*What you are asked to do*:
Beginning with the line that contains "When comparing [149,194]", extract each line through the end of the listing below, with no additions or omissions.

*Given information*:
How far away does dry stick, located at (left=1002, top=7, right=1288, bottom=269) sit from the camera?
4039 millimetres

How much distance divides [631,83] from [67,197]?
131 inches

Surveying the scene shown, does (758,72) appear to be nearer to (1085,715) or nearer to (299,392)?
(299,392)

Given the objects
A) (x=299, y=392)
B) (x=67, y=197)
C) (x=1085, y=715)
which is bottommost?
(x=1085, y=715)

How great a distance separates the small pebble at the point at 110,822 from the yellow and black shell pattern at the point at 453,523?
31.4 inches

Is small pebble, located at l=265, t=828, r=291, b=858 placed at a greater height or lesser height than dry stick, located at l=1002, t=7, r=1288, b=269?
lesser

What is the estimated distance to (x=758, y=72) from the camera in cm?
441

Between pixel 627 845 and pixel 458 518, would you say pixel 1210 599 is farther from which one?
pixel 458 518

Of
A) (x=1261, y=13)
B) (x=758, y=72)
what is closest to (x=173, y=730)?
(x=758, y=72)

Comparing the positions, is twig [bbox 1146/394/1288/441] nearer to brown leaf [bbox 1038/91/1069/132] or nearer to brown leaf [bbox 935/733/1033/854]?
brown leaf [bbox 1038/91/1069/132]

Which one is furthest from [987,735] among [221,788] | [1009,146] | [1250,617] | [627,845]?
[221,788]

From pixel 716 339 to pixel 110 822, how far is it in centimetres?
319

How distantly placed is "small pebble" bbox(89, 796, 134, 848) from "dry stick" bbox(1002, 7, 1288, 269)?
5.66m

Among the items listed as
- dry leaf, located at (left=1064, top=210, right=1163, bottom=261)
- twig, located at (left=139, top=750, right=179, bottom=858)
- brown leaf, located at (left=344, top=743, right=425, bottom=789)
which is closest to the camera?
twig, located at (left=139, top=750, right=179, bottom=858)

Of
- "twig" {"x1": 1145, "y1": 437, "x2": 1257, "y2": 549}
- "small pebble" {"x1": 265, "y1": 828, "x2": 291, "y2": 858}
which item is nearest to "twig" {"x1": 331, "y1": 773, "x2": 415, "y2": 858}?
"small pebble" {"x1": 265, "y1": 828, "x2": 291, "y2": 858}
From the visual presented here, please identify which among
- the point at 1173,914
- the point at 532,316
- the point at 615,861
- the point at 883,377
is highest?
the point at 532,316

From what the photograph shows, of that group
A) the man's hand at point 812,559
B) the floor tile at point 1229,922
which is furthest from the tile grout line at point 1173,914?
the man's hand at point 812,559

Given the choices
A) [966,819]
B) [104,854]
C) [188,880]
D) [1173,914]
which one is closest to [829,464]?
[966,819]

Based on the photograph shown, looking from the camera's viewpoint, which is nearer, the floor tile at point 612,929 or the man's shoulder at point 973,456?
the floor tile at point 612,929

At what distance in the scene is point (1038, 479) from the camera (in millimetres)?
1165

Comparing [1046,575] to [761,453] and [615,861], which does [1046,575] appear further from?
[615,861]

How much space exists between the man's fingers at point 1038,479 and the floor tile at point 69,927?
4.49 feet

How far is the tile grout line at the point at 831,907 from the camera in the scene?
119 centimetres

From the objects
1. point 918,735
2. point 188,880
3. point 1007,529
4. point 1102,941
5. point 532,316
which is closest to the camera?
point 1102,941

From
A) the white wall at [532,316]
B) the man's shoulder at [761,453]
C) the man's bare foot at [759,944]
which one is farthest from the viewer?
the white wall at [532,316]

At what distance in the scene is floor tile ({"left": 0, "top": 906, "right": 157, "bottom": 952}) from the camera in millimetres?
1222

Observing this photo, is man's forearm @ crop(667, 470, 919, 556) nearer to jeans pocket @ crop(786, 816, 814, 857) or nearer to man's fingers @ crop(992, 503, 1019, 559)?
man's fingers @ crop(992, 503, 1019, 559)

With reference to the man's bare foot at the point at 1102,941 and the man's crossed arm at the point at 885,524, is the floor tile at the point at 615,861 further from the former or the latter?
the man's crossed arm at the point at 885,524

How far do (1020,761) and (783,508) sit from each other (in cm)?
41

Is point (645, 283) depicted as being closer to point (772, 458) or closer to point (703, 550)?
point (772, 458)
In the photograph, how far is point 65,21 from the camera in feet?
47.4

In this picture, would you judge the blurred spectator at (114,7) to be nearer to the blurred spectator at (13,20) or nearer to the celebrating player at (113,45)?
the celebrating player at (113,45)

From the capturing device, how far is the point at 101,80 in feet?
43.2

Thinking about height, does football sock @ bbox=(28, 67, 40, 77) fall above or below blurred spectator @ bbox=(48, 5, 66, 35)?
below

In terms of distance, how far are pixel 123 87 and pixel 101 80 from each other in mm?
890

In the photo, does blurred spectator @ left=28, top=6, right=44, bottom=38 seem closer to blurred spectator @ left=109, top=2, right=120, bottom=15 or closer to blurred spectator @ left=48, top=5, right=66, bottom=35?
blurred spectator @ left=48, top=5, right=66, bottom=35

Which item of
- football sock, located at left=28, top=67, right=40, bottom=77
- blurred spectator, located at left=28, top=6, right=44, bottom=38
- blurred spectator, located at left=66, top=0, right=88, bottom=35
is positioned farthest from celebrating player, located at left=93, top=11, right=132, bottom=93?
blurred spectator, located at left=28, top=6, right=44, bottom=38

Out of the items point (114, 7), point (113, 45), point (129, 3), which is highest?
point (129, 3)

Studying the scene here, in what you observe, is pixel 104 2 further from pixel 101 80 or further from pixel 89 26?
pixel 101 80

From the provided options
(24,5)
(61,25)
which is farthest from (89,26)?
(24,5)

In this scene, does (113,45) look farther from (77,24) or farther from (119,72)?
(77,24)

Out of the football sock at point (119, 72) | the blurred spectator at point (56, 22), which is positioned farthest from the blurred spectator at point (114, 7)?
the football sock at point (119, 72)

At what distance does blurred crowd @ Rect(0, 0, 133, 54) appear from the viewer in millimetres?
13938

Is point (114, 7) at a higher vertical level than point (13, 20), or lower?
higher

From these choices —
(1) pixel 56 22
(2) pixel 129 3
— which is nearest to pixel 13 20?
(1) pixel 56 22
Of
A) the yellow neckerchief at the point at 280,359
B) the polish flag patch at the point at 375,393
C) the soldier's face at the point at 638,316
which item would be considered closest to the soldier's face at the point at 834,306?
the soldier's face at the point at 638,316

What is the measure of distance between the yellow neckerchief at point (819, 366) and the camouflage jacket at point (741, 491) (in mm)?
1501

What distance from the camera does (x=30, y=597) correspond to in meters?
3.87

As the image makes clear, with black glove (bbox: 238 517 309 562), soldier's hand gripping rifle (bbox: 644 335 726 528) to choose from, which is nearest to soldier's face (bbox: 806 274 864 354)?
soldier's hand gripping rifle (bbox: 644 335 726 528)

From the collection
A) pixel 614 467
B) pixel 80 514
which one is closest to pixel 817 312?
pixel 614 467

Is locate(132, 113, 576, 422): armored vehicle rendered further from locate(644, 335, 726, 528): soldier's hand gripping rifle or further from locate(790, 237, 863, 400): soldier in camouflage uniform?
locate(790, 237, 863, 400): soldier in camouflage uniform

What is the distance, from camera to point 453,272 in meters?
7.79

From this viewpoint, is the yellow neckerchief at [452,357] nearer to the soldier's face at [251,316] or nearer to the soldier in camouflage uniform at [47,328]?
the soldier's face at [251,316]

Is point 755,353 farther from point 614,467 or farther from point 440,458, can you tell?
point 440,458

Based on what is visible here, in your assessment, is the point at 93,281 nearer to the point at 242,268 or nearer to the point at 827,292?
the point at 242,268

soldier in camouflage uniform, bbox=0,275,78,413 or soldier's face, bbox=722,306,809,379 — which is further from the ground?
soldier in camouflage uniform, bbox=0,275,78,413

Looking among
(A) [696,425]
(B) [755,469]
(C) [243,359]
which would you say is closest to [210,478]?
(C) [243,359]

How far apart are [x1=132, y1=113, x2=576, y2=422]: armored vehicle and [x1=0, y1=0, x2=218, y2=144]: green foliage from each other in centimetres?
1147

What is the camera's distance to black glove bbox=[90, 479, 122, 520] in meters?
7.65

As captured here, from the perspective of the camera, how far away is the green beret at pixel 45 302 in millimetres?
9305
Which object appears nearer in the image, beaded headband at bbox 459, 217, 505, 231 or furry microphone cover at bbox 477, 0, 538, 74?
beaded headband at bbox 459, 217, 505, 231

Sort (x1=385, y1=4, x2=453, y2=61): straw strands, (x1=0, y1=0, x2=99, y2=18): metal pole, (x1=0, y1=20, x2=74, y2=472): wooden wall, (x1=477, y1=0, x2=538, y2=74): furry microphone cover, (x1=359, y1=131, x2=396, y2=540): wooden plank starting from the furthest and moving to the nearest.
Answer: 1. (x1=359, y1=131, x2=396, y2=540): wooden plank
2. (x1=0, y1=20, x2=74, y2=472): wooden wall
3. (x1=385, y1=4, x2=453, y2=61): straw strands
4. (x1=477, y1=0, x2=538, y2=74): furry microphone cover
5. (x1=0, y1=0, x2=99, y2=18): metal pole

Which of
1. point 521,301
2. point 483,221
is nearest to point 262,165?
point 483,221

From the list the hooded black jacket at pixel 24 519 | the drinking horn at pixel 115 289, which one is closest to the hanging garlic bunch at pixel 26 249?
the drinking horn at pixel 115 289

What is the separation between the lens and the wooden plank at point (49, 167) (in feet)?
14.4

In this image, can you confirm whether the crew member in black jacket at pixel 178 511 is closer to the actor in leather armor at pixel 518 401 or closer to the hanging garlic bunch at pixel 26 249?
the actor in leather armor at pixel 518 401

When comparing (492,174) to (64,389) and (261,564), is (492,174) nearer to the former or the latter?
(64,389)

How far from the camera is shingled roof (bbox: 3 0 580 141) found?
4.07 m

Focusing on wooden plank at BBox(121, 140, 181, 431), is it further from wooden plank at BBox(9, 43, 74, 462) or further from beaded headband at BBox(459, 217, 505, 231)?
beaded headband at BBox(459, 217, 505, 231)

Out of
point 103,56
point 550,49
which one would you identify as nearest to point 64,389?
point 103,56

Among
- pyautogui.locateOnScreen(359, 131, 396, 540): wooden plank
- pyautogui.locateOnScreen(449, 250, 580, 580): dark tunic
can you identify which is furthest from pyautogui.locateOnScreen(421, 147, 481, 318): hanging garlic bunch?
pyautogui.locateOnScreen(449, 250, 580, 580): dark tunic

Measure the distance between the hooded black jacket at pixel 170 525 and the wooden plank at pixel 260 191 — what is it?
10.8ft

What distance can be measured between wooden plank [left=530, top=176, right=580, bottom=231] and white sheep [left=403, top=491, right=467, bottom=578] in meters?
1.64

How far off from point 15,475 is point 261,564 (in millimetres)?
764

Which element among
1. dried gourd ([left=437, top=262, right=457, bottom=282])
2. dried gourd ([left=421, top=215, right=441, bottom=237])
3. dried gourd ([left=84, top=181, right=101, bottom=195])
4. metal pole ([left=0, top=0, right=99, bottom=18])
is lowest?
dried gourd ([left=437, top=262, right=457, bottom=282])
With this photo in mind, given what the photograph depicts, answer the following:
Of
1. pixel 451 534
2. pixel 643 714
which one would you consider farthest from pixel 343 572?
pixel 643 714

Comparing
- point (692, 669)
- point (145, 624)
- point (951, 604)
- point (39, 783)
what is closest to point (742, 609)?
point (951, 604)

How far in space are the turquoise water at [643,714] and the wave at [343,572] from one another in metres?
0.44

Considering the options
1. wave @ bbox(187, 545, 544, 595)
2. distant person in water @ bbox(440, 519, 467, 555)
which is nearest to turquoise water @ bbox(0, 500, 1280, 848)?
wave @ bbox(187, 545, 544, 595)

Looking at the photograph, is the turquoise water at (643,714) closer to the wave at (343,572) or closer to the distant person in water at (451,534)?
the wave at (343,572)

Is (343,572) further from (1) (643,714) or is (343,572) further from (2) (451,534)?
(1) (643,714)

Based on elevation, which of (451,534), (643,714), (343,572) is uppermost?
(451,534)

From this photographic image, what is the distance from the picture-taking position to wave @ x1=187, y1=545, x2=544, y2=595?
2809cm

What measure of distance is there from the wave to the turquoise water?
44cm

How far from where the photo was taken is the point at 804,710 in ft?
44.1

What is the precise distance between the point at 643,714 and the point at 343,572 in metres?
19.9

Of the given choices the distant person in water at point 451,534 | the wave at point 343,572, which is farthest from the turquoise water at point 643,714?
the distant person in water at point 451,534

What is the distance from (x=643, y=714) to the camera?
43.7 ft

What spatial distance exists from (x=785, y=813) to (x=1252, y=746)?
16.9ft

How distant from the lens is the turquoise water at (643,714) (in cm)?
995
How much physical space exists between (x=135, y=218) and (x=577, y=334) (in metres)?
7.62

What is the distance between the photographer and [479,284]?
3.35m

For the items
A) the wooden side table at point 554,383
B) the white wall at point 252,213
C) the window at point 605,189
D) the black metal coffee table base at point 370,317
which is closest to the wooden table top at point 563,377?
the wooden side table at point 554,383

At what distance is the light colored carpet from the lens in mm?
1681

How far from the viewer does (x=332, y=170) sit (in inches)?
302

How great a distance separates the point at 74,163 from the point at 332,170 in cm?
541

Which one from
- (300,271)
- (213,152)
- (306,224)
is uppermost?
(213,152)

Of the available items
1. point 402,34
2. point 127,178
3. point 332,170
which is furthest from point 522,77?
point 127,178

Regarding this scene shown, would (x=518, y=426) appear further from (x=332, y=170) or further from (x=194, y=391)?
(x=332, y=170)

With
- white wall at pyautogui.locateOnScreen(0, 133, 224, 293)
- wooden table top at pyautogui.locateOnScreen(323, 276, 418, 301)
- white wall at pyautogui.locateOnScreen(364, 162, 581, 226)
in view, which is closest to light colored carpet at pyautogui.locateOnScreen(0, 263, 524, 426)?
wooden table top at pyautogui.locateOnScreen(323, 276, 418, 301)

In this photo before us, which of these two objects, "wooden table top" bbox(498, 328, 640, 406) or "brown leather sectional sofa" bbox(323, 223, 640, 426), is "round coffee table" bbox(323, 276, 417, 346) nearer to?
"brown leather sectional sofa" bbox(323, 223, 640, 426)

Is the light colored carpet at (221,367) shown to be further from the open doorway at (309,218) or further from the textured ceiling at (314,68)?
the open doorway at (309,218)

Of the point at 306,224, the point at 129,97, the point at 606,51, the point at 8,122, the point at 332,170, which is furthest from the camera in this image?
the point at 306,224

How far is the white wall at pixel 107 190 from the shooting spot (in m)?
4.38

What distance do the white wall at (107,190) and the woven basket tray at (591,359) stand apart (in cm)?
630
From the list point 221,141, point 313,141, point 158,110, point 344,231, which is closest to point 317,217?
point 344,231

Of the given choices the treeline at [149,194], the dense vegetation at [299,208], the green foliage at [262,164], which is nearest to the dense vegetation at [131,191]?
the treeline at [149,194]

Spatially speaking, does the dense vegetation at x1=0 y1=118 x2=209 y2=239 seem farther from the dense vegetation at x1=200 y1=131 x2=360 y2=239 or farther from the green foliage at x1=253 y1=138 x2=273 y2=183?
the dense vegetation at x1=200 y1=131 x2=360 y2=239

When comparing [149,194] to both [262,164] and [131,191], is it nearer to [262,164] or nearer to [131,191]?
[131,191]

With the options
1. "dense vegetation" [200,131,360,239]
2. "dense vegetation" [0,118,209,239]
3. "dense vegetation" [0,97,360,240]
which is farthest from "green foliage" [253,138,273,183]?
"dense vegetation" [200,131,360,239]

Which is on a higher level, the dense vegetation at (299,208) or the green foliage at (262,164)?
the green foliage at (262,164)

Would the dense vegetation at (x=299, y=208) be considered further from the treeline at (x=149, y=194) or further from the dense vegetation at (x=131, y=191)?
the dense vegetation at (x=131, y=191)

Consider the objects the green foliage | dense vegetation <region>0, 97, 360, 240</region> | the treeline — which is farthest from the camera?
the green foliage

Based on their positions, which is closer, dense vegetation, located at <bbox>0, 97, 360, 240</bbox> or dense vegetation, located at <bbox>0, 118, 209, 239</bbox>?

*The solution*:
When comparing [149,194] to both [262,164] and [131,191], is it nearer to [262,164] or nearer to [131,191]?
[131,191]

With the options
1. "dense vegetation" [200,131,360,239]
2. "dense vegetation" [0,118,209,239]
3. "dense vegetation" [0,97,360,240]
which is farthest from "green foliage" [253,138,273,183]?
"dense vegetation" [200,131,360,239]

Which is on a higher level, the dense vegetation at (299,208) or the green foliage at (262,164)?
the green foliage at (262,164)

Would the dense vegetation at (x=299, y=208) be considered further from the treeline at (x=149, y=194) or further from the dense vegetation at (x=131, y=191)?
the dense vegetation at (x=131, y=191)

Consider the objects the green foliage | dense vegetation <region>0, 97, 360, 240</region> | the treeline — which is farthest from the camera?
the green foliage

Based on their positions, which is closer, dense vegetation, located at <bbox>0, 97, 360, 240</bbox> or dense vegetation, located at <bbox>0, 118, 209, 239</bbox>?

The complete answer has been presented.